Records for processing section start

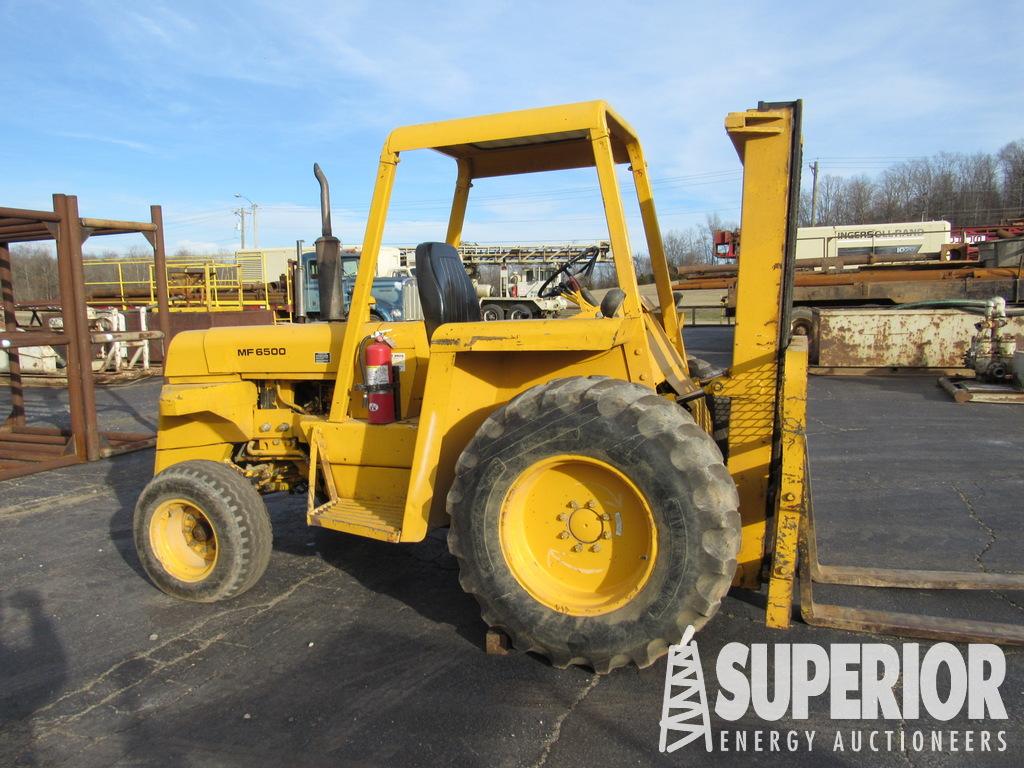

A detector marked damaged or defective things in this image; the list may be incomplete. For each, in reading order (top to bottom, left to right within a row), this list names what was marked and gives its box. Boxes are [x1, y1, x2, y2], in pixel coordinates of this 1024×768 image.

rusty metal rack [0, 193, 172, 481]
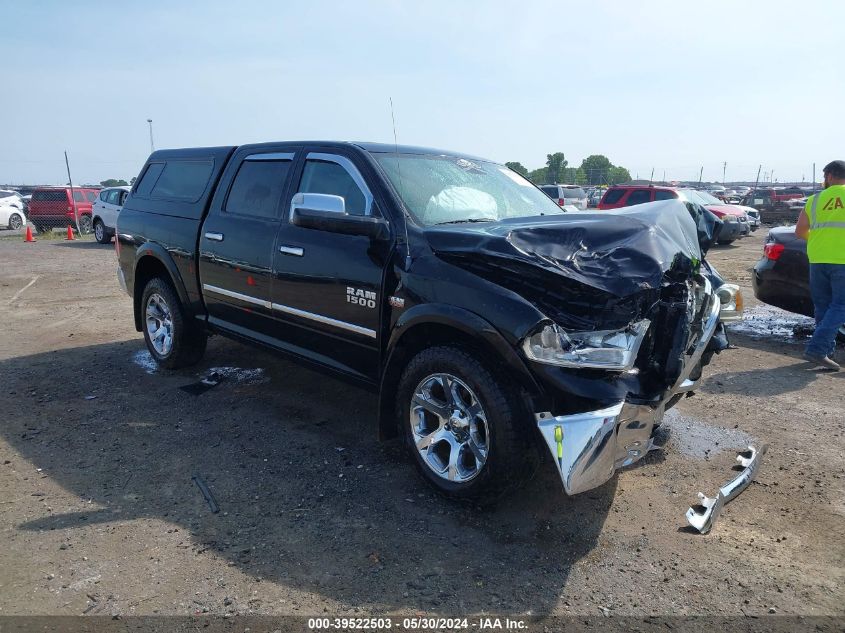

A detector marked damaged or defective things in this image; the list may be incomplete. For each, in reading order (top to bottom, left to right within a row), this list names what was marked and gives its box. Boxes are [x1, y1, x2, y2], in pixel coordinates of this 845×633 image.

Records for processing section end
Records for processing section start

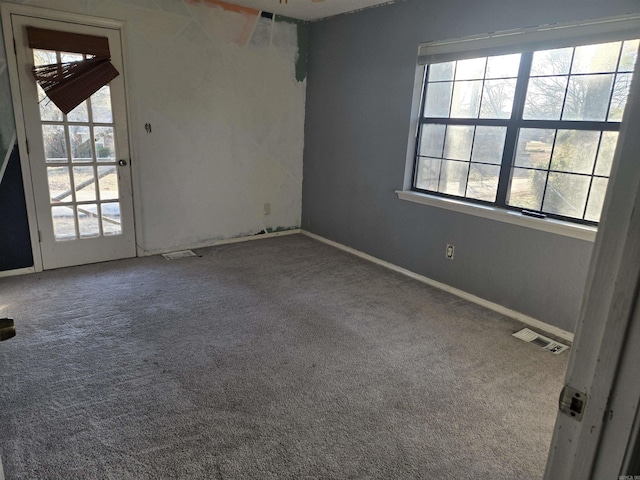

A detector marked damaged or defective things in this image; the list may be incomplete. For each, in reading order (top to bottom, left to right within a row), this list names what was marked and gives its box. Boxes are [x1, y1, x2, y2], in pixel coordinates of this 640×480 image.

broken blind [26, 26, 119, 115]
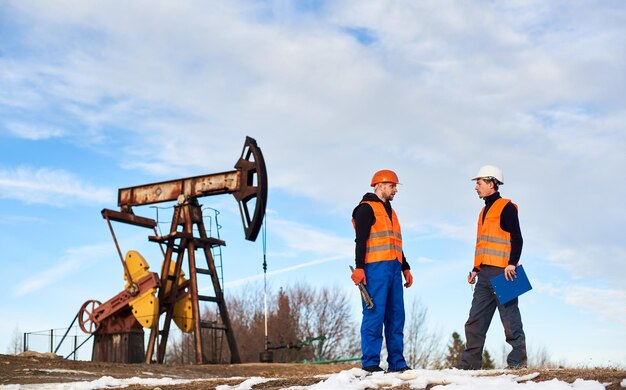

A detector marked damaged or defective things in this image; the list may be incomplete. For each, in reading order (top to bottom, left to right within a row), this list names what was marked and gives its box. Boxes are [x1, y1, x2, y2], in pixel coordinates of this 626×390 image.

Records for processing section end
Records for processing section start

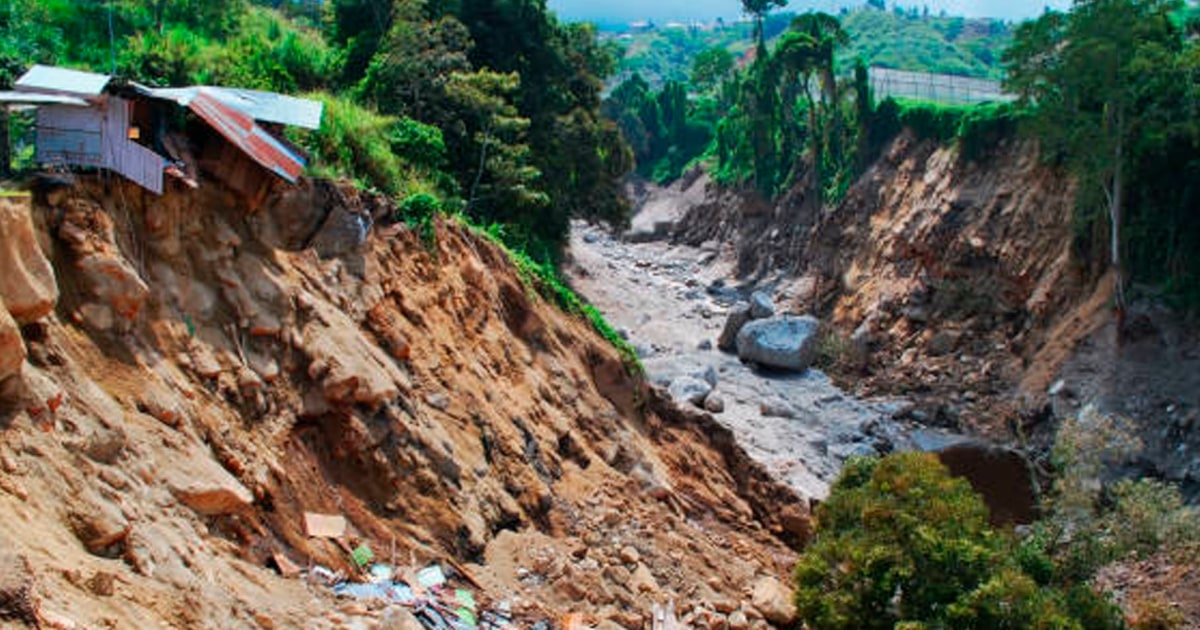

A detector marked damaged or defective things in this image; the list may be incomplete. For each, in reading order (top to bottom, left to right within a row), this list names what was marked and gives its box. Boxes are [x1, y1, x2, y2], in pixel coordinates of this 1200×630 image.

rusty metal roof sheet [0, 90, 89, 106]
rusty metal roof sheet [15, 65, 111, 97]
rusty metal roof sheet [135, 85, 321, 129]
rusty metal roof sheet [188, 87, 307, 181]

Records for processing section end

Task instructions:
Please output, exactly as written, the lines above from the one holding "this 640×480 image." through the one holding "this 626×390 image.", both included, with the pictures omitted.

Result of this task:
A detector marked damaged or defective things in this image; the list may be incomplete. For each, in reading order (top to bottom, left to right within a row), this list names what was marked and gives its box. Boxes are [x1, y1, x2, y2], in pixel coordinates of this 640×480 image.

broken blind [26, 26, 119, 115]

A detector marked damaged or defective things in this image; the list may be incomplete. For each, in reading order (top to bottom, left to right within a row), this list names what was marked and gives its box. Boxes are [x1, y1, x2, y2], in pixel coordinates of this 626×390 image.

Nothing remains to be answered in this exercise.